**Data for the task:**
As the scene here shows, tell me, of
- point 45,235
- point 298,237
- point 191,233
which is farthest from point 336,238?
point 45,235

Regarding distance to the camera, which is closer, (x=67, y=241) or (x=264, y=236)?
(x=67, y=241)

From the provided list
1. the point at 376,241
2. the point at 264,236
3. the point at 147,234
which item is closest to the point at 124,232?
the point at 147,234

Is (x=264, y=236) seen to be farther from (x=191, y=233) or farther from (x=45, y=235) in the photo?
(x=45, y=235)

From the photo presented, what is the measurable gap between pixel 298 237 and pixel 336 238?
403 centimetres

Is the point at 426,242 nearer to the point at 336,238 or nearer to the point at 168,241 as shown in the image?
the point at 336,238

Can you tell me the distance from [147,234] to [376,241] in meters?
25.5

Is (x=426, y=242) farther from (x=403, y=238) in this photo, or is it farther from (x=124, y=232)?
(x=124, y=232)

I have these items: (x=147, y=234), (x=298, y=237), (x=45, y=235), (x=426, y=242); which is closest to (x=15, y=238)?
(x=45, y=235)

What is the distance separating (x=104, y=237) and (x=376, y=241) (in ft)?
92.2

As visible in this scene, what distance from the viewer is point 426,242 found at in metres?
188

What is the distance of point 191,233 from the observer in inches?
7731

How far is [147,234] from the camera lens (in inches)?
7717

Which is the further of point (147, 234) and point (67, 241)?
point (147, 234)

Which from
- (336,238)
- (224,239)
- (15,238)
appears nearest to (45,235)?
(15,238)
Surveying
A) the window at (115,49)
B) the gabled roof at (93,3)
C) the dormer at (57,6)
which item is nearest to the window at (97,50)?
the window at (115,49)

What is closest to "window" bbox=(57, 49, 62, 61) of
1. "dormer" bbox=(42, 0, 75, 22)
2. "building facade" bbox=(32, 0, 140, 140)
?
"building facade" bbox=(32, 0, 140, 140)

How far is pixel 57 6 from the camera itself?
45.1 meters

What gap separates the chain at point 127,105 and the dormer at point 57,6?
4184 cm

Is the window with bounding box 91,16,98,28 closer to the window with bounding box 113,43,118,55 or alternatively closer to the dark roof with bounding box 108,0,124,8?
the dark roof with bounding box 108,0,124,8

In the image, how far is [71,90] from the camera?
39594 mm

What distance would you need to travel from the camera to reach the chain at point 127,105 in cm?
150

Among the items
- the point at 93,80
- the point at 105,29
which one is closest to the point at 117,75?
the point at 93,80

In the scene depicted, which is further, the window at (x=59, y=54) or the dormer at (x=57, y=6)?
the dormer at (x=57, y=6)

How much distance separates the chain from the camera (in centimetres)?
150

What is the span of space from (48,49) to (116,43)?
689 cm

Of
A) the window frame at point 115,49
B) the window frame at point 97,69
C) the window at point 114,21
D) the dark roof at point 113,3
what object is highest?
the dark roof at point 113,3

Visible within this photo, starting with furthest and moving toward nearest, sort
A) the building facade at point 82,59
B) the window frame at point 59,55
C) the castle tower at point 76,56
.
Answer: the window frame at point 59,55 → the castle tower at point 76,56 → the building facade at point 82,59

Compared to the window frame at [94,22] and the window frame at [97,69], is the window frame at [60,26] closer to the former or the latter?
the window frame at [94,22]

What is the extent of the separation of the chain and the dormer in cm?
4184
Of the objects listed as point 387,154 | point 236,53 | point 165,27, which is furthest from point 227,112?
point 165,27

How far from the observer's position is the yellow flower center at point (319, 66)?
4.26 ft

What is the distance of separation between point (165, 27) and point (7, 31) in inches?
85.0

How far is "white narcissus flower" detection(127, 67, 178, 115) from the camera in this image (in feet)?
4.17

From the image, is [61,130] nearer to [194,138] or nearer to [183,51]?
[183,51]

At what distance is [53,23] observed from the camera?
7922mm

**Given instruction:**
Reproduce the lines from the one containing "What is the distance of separation" through the final line, changing "camera" to "viewer" and keeping everything else identical.

**Answer for this exercise:**
What is the distance of separation between point (165, 27) and point (7, 31) in inches?
85.0

How far is "white narcissus flower" detection(127, 67, 178, 115) from the viewer in this image (in feet)?
4.17

From the image, is [61,130] nearer to [194,138] or nearer to [183,51]?
[183,51]

At what distance is [53,23] observed from the viewer?
7922mm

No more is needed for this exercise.